Stored items:
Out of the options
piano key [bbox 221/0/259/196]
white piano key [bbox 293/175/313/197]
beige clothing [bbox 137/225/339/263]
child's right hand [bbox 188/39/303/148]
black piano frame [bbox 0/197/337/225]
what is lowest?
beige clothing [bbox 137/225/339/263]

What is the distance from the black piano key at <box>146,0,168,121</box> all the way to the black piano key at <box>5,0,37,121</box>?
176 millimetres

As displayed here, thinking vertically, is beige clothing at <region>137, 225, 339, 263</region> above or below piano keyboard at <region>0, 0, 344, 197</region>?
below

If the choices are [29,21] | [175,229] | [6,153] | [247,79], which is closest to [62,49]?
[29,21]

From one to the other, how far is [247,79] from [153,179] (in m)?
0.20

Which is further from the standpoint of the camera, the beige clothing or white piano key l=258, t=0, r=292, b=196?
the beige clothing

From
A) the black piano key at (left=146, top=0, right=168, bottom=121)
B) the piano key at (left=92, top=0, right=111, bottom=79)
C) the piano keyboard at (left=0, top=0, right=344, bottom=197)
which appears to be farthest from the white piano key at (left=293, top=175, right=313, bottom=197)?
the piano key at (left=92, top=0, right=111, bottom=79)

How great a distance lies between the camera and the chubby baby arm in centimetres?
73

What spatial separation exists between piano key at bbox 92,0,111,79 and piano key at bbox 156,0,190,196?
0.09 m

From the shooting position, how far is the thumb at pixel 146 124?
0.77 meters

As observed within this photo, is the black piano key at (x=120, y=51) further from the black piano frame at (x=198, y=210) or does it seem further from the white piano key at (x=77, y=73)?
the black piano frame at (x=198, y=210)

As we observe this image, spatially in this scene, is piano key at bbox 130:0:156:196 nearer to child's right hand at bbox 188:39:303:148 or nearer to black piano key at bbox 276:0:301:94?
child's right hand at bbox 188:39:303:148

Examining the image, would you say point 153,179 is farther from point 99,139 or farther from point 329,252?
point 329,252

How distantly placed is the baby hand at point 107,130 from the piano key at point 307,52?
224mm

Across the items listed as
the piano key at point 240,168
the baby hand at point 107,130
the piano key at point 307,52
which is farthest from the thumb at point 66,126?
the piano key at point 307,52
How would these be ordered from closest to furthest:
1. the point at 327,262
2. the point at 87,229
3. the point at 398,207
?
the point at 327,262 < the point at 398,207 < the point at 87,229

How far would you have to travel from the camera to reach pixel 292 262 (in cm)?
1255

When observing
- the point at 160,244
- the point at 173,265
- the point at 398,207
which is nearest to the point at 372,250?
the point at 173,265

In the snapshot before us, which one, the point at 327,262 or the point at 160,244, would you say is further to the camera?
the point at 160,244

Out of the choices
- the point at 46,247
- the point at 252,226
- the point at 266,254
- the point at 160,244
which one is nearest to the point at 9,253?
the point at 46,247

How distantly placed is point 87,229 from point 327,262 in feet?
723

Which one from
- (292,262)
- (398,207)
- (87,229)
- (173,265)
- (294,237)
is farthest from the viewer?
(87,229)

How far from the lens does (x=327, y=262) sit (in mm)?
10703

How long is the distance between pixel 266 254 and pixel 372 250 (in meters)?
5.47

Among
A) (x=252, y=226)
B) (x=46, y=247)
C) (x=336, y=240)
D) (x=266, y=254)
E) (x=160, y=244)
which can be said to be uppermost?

→ WHAT YOU NEED TO DO: Show every line of the listing above that contains the string "bbox". Case counts.

→ ANSWER TO THE TASK:
piano key [bbox 221/0/259/196]
white piano key [bbox 293/175/313/197]
beige clothing [bbox 137/225/339/263]
child's right hand [bbox 188/39/303/148]
black piano frame [bbox 0/197/337/225]
beige clothing [bbox 137/225/339/263]
What spatial separation exists between piano key at bbox 92,0,111,79 and piano key at bbox 156,0,190,196?
As we observe this image, spatially in this scene, is piano key at bbox 130:0:156:196 nearer to child's right hand at bbox 188:39:303:148 or nearer to black piano key at bbox 276:0:301:94?
child's right hand at bbox 188:39:303:148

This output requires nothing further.